State-of-the-art Speech Recognition With Sequence-to-Sequence Models
Attention-based encoder-decoder architectures such as Listen, Attend, and Spell (LAS), subsume the acoustic, pronunciation and language model components of a traditional automatic speech recognition (ASR) system into a single neural network. In their previous work, they have shown that such architectures are comparable to state-of-the-art ASR systems on dictation tasks, but it was not clear if such architectures would be practical for more challenging tasks such as voice search. In this work, Google Brain researchers explore a variety of structural and optimization improvements to their LAS model which significantly improve performance.
Partnering on machine learning in healthcare
Advanced machine learning can discover patterns in de-identified medical records (that is, stripped of any personally identifiable information) to predict what is likely to happen next, and thus, anticipate the needs of the patients before they arise. So Google has partnered with world-class medical researchers and bioinformaticians at UC San Francisco, Stanford Medicine and University of Chicago Medicine to explore how machine learning combined with clinical expertise could improve patient outcomes, avoid costly incidents and save lives.
Teaching Robots to Understand Semantic Concepts
Machine learning can allow robots to acquire complex skills, such as grasping and opening doors. However, learning these skills requires us to manually program reward functions that the robots then attempt to optimize. In contrast, people can understand the goal of a task just from watching someone else do it, or simply by being told what the goal is. The research describes how robots can use their experience to understand the salient events in a human-provided demonstration, mimic human movements despite the differences between human robot bodies, and understand semantic categories, like “toy” and “pen”, to pick up objects based on user commands.
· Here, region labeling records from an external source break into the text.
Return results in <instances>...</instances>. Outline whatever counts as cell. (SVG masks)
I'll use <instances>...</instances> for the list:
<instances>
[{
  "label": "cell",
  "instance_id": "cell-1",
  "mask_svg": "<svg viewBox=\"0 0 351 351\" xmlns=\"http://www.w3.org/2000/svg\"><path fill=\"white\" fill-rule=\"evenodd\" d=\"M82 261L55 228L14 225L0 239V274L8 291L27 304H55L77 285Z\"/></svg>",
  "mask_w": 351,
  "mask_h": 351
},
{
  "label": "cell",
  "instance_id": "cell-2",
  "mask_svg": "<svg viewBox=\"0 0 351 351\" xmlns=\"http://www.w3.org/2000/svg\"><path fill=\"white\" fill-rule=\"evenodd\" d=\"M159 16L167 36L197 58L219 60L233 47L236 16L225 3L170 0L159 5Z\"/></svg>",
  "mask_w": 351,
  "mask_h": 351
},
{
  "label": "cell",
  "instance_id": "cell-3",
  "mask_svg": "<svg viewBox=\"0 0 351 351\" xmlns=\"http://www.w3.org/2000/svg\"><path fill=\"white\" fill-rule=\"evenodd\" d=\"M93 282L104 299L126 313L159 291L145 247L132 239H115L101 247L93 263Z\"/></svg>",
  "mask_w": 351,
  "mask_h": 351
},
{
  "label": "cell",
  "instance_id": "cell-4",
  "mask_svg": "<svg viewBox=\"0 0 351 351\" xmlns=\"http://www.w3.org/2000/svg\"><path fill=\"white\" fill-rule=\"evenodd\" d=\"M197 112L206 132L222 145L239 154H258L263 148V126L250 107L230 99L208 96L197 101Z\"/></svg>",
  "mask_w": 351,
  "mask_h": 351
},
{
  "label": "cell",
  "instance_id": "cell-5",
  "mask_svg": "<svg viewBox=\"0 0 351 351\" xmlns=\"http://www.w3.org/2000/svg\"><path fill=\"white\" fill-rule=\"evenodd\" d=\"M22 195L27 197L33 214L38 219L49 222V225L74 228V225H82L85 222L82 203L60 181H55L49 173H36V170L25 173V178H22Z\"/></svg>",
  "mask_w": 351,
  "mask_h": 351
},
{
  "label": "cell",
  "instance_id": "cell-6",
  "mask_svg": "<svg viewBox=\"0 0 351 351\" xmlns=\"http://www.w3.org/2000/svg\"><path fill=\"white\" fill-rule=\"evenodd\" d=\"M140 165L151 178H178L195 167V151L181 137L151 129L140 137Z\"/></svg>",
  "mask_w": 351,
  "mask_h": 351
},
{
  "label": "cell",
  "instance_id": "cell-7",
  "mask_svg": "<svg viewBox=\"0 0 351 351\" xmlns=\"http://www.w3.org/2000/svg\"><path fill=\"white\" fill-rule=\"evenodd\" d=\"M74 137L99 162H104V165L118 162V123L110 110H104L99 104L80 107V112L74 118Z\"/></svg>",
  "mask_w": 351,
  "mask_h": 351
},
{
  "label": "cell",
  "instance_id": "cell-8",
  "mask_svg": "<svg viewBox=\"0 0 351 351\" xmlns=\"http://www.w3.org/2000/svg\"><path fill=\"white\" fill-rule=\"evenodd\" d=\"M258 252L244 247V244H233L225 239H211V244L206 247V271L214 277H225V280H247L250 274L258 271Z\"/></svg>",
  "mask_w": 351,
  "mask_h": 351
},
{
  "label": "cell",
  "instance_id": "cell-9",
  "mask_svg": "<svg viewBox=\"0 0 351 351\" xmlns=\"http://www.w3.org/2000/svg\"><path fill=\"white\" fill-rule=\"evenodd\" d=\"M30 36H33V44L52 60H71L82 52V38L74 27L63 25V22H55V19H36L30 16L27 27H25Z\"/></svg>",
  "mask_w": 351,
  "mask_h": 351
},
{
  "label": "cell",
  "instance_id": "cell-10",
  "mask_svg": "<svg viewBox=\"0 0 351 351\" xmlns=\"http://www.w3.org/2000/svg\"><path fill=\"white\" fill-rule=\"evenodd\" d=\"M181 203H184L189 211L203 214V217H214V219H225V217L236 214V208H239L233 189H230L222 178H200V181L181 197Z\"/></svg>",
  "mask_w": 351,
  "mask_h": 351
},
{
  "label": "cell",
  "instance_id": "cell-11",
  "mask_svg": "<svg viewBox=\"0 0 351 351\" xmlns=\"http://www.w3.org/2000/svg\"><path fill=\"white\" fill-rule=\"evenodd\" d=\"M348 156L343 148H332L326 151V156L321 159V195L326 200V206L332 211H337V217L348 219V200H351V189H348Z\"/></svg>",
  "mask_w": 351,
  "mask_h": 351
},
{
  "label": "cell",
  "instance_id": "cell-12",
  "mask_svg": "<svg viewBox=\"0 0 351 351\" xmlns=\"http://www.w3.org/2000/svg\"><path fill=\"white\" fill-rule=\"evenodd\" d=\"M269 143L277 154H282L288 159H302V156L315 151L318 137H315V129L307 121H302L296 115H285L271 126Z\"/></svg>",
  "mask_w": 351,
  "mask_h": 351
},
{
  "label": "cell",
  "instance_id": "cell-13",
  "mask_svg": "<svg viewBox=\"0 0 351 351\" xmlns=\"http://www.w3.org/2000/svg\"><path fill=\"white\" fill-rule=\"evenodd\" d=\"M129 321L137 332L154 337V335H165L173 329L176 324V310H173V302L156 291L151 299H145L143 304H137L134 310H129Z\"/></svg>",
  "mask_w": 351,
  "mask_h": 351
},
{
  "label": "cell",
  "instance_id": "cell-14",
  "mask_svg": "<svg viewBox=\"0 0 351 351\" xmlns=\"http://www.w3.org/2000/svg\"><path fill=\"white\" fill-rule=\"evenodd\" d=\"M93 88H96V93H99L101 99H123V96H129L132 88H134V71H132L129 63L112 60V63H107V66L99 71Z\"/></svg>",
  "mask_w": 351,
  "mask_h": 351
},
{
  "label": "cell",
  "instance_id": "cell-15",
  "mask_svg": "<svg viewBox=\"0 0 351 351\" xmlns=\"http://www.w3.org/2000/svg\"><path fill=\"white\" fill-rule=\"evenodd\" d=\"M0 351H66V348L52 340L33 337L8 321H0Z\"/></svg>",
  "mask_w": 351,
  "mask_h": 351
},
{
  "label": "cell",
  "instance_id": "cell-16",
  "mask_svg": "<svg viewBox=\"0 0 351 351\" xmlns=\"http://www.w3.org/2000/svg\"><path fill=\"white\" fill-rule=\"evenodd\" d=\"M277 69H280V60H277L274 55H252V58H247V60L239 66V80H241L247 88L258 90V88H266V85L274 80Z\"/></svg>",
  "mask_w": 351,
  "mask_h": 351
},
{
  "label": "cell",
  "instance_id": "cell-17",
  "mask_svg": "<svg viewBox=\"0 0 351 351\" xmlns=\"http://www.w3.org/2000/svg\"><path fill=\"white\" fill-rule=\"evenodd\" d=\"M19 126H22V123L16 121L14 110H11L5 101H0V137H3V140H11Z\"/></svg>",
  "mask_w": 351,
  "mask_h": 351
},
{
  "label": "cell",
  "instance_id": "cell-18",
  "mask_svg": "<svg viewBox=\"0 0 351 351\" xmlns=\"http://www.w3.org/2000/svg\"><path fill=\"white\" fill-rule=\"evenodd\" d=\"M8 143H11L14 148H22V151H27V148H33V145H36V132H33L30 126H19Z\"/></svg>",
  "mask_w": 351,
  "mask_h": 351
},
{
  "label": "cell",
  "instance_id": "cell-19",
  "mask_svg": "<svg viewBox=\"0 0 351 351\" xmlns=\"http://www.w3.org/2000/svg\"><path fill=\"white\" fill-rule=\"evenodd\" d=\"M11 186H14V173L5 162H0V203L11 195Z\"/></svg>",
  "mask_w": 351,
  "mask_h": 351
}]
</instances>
Avoiding Discrimination through Causal Reasoning
As machine learning progresses rapidly, its societal impact has come under scrutiny. An important concern is potential discrimination based on protected attributes such as gender, race, or religion. Since learned predictors and risk scores increasingly support or even replace human judgment, there is an opportunity to formalize what harmful discrimination means and to design algorithms that avoid it. However, researchers have found it difficult to agree on a single measure of discrimination. As of now, there are several competing approaches, representing different opinions and striking different trade-offs.
Exploring and Visualizing an Open Global Dataset
Machine learning systems are increasingly influencing many aspects of everyday life, and are used by both the hardware and software products that serve people globally. As such, researchers and designers seeking to create products that are useful and accessible for everyone often face the challenge of finding data sets that reflect the variety and backgrounds of users around the world. In order to train these machine learning systems, open, global - and growing - datasets are needed.